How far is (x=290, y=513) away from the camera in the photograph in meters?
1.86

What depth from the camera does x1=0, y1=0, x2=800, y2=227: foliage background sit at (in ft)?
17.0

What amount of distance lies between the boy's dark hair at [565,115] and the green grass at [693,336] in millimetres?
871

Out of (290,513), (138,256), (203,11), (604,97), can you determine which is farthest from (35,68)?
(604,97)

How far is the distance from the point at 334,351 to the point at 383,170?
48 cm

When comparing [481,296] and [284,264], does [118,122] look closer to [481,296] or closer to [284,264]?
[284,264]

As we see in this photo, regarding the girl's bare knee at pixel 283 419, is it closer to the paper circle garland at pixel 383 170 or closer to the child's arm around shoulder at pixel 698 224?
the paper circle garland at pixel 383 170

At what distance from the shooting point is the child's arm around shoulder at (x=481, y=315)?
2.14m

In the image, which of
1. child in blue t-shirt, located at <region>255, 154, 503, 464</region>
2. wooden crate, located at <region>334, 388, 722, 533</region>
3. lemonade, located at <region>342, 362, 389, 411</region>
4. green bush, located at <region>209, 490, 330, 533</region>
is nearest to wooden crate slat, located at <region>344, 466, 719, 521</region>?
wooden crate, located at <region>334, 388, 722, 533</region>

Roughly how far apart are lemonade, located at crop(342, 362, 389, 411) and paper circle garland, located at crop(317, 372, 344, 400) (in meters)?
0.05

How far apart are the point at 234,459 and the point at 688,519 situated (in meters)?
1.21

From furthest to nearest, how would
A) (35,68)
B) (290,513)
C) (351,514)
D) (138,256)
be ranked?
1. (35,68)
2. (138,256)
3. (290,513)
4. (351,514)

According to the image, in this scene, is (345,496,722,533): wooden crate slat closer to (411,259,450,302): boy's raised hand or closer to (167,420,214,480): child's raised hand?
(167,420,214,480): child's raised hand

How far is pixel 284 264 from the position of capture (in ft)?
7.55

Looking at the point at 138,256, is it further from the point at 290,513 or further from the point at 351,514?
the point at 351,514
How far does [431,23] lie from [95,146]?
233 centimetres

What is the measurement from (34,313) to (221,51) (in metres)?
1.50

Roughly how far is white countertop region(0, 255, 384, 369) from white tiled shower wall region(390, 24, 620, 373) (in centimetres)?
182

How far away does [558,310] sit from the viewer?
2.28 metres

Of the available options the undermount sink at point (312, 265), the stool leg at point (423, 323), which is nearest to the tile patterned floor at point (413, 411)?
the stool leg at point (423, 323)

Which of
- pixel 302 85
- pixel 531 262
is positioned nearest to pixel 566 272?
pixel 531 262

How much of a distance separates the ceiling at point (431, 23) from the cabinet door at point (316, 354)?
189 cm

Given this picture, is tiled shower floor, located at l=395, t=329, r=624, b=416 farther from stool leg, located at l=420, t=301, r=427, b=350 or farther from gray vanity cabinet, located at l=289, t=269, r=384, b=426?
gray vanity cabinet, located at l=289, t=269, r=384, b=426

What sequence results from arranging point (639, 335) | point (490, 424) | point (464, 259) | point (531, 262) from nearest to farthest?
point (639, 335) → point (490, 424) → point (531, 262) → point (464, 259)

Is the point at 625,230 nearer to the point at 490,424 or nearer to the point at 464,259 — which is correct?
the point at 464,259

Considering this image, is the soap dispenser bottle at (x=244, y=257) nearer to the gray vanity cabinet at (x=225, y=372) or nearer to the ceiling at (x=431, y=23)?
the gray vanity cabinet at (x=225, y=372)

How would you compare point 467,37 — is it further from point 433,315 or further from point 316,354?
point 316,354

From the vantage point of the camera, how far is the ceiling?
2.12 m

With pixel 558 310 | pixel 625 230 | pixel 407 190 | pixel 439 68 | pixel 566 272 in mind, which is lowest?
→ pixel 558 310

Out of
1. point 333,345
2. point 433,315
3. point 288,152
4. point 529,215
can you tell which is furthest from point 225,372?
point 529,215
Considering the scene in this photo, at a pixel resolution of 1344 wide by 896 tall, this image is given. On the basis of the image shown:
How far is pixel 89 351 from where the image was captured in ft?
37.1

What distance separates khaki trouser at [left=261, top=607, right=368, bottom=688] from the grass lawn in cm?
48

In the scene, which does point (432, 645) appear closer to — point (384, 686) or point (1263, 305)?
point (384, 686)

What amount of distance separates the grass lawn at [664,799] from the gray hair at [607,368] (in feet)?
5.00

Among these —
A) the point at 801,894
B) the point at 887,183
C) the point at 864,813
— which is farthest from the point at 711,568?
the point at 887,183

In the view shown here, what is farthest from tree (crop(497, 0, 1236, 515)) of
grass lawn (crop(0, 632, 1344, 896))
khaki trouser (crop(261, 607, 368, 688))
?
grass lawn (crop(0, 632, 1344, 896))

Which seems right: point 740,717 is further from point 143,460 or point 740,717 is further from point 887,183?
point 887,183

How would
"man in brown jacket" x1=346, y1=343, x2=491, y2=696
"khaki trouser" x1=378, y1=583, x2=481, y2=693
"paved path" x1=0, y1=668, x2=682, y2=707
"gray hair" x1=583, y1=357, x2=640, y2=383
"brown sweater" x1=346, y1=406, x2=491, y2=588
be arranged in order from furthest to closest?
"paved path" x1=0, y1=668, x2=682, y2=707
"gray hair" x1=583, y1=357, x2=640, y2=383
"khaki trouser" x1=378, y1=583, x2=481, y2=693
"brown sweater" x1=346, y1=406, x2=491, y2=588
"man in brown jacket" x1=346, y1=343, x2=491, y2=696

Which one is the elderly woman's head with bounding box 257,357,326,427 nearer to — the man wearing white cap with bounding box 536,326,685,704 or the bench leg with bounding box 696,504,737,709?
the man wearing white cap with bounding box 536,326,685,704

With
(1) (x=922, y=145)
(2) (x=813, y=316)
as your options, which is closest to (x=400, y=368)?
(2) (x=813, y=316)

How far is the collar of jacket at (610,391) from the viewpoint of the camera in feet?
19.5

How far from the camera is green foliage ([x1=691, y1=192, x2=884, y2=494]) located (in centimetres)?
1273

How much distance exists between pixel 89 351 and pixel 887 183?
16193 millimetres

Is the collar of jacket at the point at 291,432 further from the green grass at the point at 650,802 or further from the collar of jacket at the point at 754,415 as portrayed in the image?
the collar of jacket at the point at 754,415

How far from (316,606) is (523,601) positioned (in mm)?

◆ **What you need to do**
Reproduce the material above, every line of it, exactly.

◆ **Written solution**
How far is (x=290, y=513) away from the camera in the photograph in meters?
1.86

What depth from the camera does x1=0, y1=0, x2=800, y2=227: foliage background sit at (in ft)?
17.0

What amount of distance lies between the boy's dark hair at [565,115] and the green grass at [693,336] in millimetres?
871

Out of (290,513), (138,256), (203,11), (604,97), can you determine which is farthest from (35,68)?
(604,97)

How far is the distance from the point at 334,351 to the point at 383,170?
48 cm

When comparing [481,296] and [284,264], does [118,122] look closer to [481,296] or closer to [284,264]?
[284,264]

As we see in this photo, regarding the girl's bare knee at pixel 283 419, is it closer to the paper circle garland at pixel 383 170 or closer to the child's arm around shoulder at pixel 698 224?
the paper circle garland at pixel 383 170

At what distance from the shooting point is the child's arm around shoulder at (x=481, y=315)?
2.14m

In the image, which of
1. child in blue t-shirt, located at <region>255, 154, 503, 464</region>
2. wooden crate, located at <region>334, 388, 722, 533</region>
3. lemonade, located at <region>342, 362, 389, 411</region>
4. green bush, located at <region>209, 490, 330, 533</region>
is nearest to wooden crate slat, located at <region>344, 466, 719, 521</region>?
wooden crate, located at <region>334, 388, 722, 533</region>

Roughly how far apart are lemonade, located at crop(342, 362, 389, 411) and paper circle garland, located at crop(317, 372, 344, 400) (in meters)?
0.05

How far apart are the point at 234,459 and the point at 688,519 situated (in meters)?
1.21

From furthest to nearest, how would
A) (35,68)
B) (290,513)
C) (351,514)
D) (138,256)
be ranked?
1. (35,68)
2. (138,256)
3. (290,513)
4. (351,514)

According to the image, in this scene, is (345,496,722,533): wooden crate slat closer to (411,259,450,302): boy's raised hand or closer to (167,420,214,480): child's raised hand?
(167,420,214,480): child's raised hand

How far is pixel 284 264 from the position of capture (in ft)?
7.55

Looking at the point at 138,256, is it further from the point at 290,513 or further from the point at 351,514?
the point at 351,514
How far does [431,23] lie from [95,146]?
233 centimetres

What is the measurement from (34,313) to (221,51) (in metres)?
1.50

Roughly how far is white countertop region(0, 255, 384, 369) from white tiled shower wall region(390, 24, 620, 373) (in centimetres)?
182

How far away does [558,310] sit from the viewer?
2.28 metres

Of the available options the undermount sink at point (312, 265), the stool leg at point (423, 323), which is nearest to the tile patterned floor at point (413, 411)?
the stool leg at point (423, 323)

Which of
- pixel 302 85
- pixel 531 262
is positioned nearest to pixel 566 272?
pixel 531 262

How much of a distance separates the ceiling at point (431, 23) from the cabinet door at point (316, 354)?
189 cm

Given this picture, is tiled shower floor, located at l=395, t=329, r=624, b=416 farther from stool leg, located at l=420, t=301, r=427, b=350 or farther from gray vanity cabinet, located at l=289, t=269, r=384, b=426?
gray vanity cabinet, located at l=289, t=269, r=384, b=426

What sequence results from arranging point (639, 335) | point (490, 424) | point (464, 259) | point (531, 262) from nearest to farthest?
point (639, 335) → point (490, 424) → point (531, 262) → point (464, 259)

Is the point at 625,230 nearer to the point at 490,424 or nearer to the point at 464,259 — which is correct?
the point at 464,259

Considering this image, is the soap dispenser bottle at (x=244, y=257) nearer to the gray vanity cabinet at (x=225, y=372) or nearer to the ceiling at (x=431, y=23)?
the gray vanity cabinet at (x=225, y=372)

How would you compare point 467,37 — is it further from point 433,315 or further from point 316,354?
point 316,354

From the vantage point of the camera, how far is the ceiling?
2.12 m

With pixel 558 310 | pixel 625 230 | pixel 407 190 | pixel 439 68 | pixel 566 272 in mind, which is lowest?
→ pixel 558 310

Out of
1. point 333,345
2. point 433,315
3. point 288,152
4. point 529,215
can you tell which is furthest from point 225,372?
point 529,215
Considering the scene in this photo, at a pixel resolution of 1344 wide by 896 tall, this image is given. On the basis of the image shown:
How far is pixel 89 351 from where the image was captured in ft?
37.1

What distance separates khaki trouser at [left=261, top=607, right=368, bottom=688] from the grass lawn in cm?
48

In the scene, which does point (432, 645) appear closer to — point (384, 686) or point (1263, 305)?
point (384, 686)

What amount of distance separates the grass lawn at [664,799] from the gray hair at [607,368] (in feet)?
5.00

Among these —
A) the point at 801,894
B) the point at 887,183
C) the point at 864,813
— which is farthest from the point at 711,568?
the point at 887,183

In the view shown here, what is farthest from tree (crop(497, 0, 1236, 515)) of
grass lawn (crop(0, 632, 1344, 896))
khaki trouser (crop(261, 607, 368, 688))
?
grass lawn (crop(0, 632, 1344, 896))

Which seems right: point 740,717 is further from point 143,460 or point 740,717 is further from point 887,183?
point 887,183

How would
"man in brown jacket" x1=346, y1=343, x2=491, y2=696
"khaki trouser" x1=378, y1=583, x2=481, y2=693
"paved path" x1=0, y1=668, x2=682, y2=707
"gray hair" x1=583, y1=357, x2=640, y2=383
"brown sweater" x1=346, y1=406, x2=491, y2=588
be arranged in order from furthest to closest?
"paved path" x1=0, y1=668, x2=682, y2=707
"gray hair" x1=583, y1=357, x2=640, y2=383
"khaki trouser" x1=378, y1=583, x2=481, y2=693
"brown sweater" x1=346, y1=406, x2=491, y2=588
"man in brown jacket" x1=346, y1=343, x2=491, y2=696

Which one is the elderly woman's head with bounding box 257,357,326,427 nearer to — the man wearing white cap with bounding box 536,326,685,704 or the bench leg with bounding box 696,504,737,709?
the man wearing white cap with bounding box 536,326,685,704

With
(1) (x=922, y=145)
(2) (x=813, y=316)
as your options, which is closest to (x=400, y=368)?
(2) (x=813, y=316)

How far is the collar of jacket at (610,391) from the viewpoint of the camera in feet?
19.5

How far from the camera is green foliage ([x1=691, y1=192, x2=884, y2=494]) located (in centimetres)?
1273

How much distance exists between pixel 89 351 and pixel 887 183?
16193 millimetres

Is the collar of jacket at the point at 291,432 further from the green grass at the point at 650,802 or further from the collar of jacket at the point at 754,415 as portrayed in the image?
the collar of jacket at the point at 754,415

How far from (316,606) is (523,601) positioned (in mm)?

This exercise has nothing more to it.